NVIDIA opened its CES 2026 special presentation with CEO Jensen Huang laying out a broad vision for AI across computing, robotics and autonomous systems. At the heart of the presentation was Rubin, NVIDIA’s first extreme-codesigned AI computing platform that combines six tightly integrated components including Rubin GPUs, Vera CPUs and advanced networking and DPU units. This platform is now in full production and designed to lower the cost of large-scale AI training and inference while boosting performance significantly compared with previous generations.
Alongside Rubin, NVIDIA highlighted open AI models spanning key domains like healthcare, climate science, robotics simulation and autonomous driving. These models are trained on NVIDIA supercomputers and available to developers and enterprises to build AI solutions. Huang emphasized that open models enable broad innovation across industries and form the foundation for next-generation intelligence.

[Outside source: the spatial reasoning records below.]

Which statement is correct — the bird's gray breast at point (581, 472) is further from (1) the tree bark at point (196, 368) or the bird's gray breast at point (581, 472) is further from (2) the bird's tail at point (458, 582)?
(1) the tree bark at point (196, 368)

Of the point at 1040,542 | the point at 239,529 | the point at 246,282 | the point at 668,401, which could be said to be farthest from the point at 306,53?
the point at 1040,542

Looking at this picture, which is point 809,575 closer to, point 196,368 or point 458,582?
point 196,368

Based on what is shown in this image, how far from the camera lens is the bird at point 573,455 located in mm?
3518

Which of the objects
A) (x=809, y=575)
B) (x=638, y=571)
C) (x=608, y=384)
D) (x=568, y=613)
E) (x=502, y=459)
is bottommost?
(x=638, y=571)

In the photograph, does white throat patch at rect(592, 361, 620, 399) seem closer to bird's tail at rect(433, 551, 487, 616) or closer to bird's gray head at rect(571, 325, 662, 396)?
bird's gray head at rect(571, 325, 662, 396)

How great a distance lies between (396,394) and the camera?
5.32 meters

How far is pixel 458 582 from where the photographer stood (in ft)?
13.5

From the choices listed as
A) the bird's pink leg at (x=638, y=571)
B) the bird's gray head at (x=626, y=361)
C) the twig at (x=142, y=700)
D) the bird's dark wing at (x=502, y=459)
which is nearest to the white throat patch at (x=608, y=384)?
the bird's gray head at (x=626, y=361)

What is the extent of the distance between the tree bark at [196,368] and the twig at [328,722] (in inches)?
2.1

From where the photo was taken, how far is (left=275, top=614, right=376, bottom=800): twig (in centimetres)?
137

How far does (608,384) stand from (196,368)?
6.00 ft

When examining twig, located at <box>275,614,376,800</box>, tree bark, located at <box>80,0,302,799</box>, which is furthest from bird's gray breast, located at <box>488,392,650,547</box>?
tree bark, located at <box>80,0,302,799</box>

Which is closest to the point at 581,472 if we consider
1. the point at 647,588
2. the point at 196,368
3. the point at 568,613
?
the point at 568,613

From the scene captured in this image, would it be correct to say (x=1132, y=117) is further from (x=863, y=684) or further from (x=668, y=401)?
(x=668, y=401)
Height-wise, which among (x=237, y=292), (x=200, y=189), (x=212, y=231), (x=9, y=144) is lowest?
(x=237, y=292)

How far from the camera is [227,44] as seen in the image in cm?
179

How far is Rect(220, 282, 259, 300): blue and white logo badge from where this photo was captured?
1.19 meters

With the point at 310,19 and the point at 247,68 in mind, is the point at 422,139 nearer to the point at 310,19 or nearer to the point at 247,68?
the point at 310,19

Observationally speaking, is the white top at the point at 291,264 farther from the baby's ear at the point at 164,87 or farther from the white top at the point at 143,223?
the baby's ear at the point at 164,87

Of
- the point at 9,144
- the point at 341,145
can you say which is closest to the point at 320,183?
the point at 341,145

NVIDIA also showcased advancements in physical AI, including models for real-world reasoning and simulation that help robots and autonomous systems perceive and act. A highlight was an AI defined driving demo using the Alpamayo reasoning model family integrated with the DRIVE platform, showcased on a Mercedes-Benz CLA.
Additional announcements included updates to gaming technology like DLSS 4.5 for enhanced graphics and expanded support for GeForce NOW and AI-enabled workflows for creators.